De acordo com o registro oficial da UFMT, o projeto “Utilização de inteligência artificial no rastreio da saúde mental de jovens usuários de redes sociais digitais” foi cadastrado em 2022 e teve sua execução prorrogada até 31 de agosto de 2023, sendo posteriormente finalizado em fevereiro de 2024. A pesquisa recebeu R$ 86.860 em financiamento da Fundação de Amparo à Pesquisa do Estado de Mato Grosso (FAPEMAT).
Uma segunda etapa do estudo, identificada como Projeto 97/2023, deu continuidade à pesquisa entre setembro de 2023 e agosto de 2025. Nessa fase, os pesquisadores analisaram dados obtidos por meio de um questionário de saúde mental aplicado voluntariamente a estudantes de graduação do campus de Cuiabá. O trabalho tinha aprovação do Comitê de Ética em Pesquisa e buscava produzir informações que pudessem contribuir para ações de enfrentamento à depressão e ao suicídio.

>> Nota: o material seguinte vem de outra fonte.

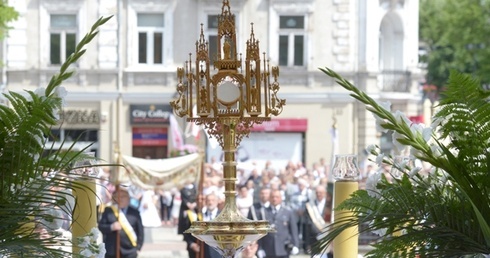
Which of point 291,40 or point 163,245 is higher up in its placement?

Apesar do título divulgado pelo Fatos do Dia MT, os registros oficiais consultados não comprovam que Mato Grosso já mantenha um sistema operacional capaz de monitorar as redes sociais e identificar, em tempo real, pessoas consideradas potenciais suicidas. O que está documentado oficialmente é a realização de uma pesquisa científica voltada ao desenvolvimento e estudo de técnicas de inteligência artificial aplicadas ao rastreamento de informações relacionadas à saúde mental.
Em âmbito nacional, uma tecnologia semelhante já é utilizada em outra finalidade. O Ministério da Saúde informou, em julho de 2026, que a plataforma Pode Falar, disponível no Meu SUS Digital, utiliza uma ferramenta de inteligência artificial para analisar mensagens de usuários que aguardam atendimento. Quando o sistema identifica indícios de risco elevado, um alerta é enviado à equipe responsável para que o caso seja priorizado.
A iniciativa nacional, porém, não representa monitoramento geral das redes sociais e também não corresponde ao projeto desenvolvido pela UFMT. A ferramenta do Ministério da Saúde está inserida em uma plataforma de acolhimento e atendimento em saúde mental, enquanto a pesquisa mato-grossense teve caráter acadêmico e investigativo. Até 20 de setembro de 2026, não foi localizada fonte oficial que confirme a implantação de um sistema estadual de monitoramento das redes sociais com essa finalidade.